Panorama recently commissioned the Centre of Economics and Business Studies to carry out research investigating how much worse off employees have become since their wages reached their peak. As a result the research found a distinct decrease in take-home pay for a variety of reasons.
The research, based on salaries actually paid into the bank, has established the average British worker earned £20,148 at the start of 2011. With the sum adjusted for inflation, the average employee took home £1,088 a year less than two years ago. These results suggest a real terms fall of 5% from what employees were earning in the middle of the recession.
When inflation is taken into account it can be seen that average pay has dropped from the start of 2009 when the recession was in full swing and is significantly lower than pay in 2004. In particular the financial services sector took one of the hardest hits, seeing £101 less per month in their pay packet.
After in depth research, Panorama found that the reasons for the low figures is that pay has lagged behind inflation. The fear of unemployment has severely prevented employees asking for more than a modest pay rise. In addition it has become increasingly common for company profits to fall, so the ability for firms to pay has actually prevented wages from rising.

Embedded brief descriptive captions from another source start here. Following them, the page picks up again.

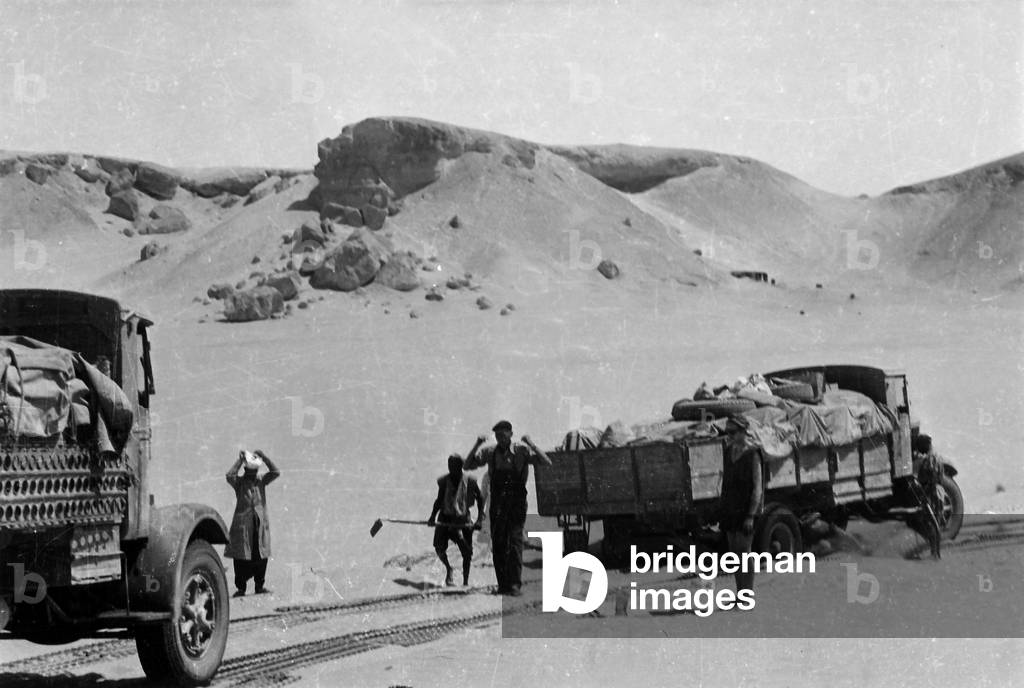On the trail to Sebah in Fezzan, Libya : French trucks getting stuck in the sand, 1947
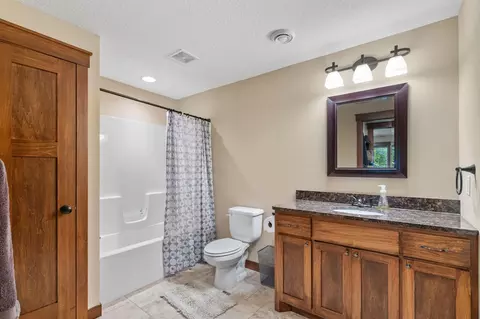 702 Marsh Ct, Eagan, MN 55123 photo 30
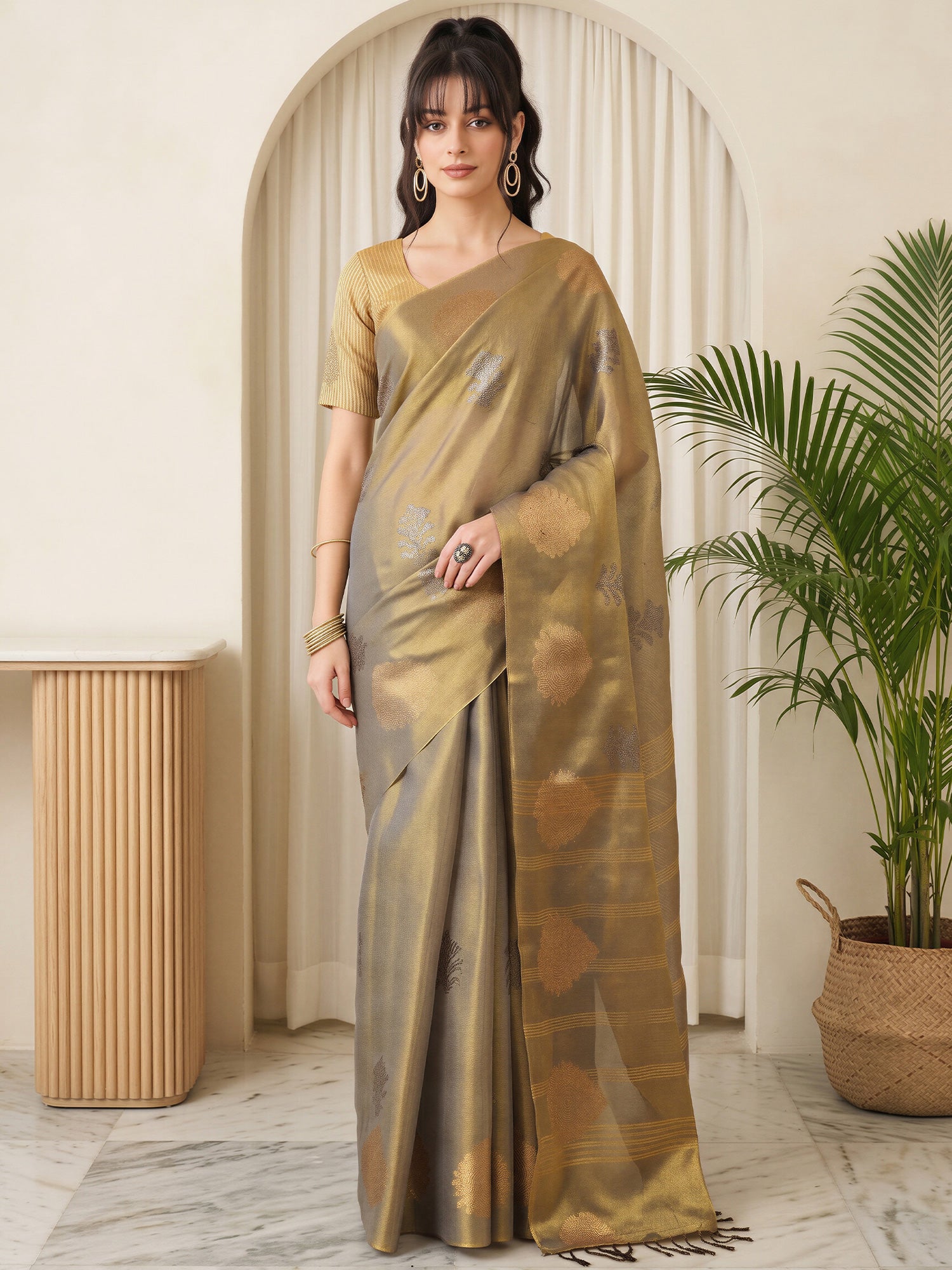 Gold Linen saree – detail view 3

Despite the initial and most common thought that employees are taking pay cuts to avoid losing their jobs, the Panorama report suggests this as only a contributing factor towards the reduction in average pay. It appears that the main influential factor is due to inflation and that salaries have not been increased in conjunction. However with the recent ‘boost in employers recruitment confidence’ perhaps salaries may increase alongside recruitment figures.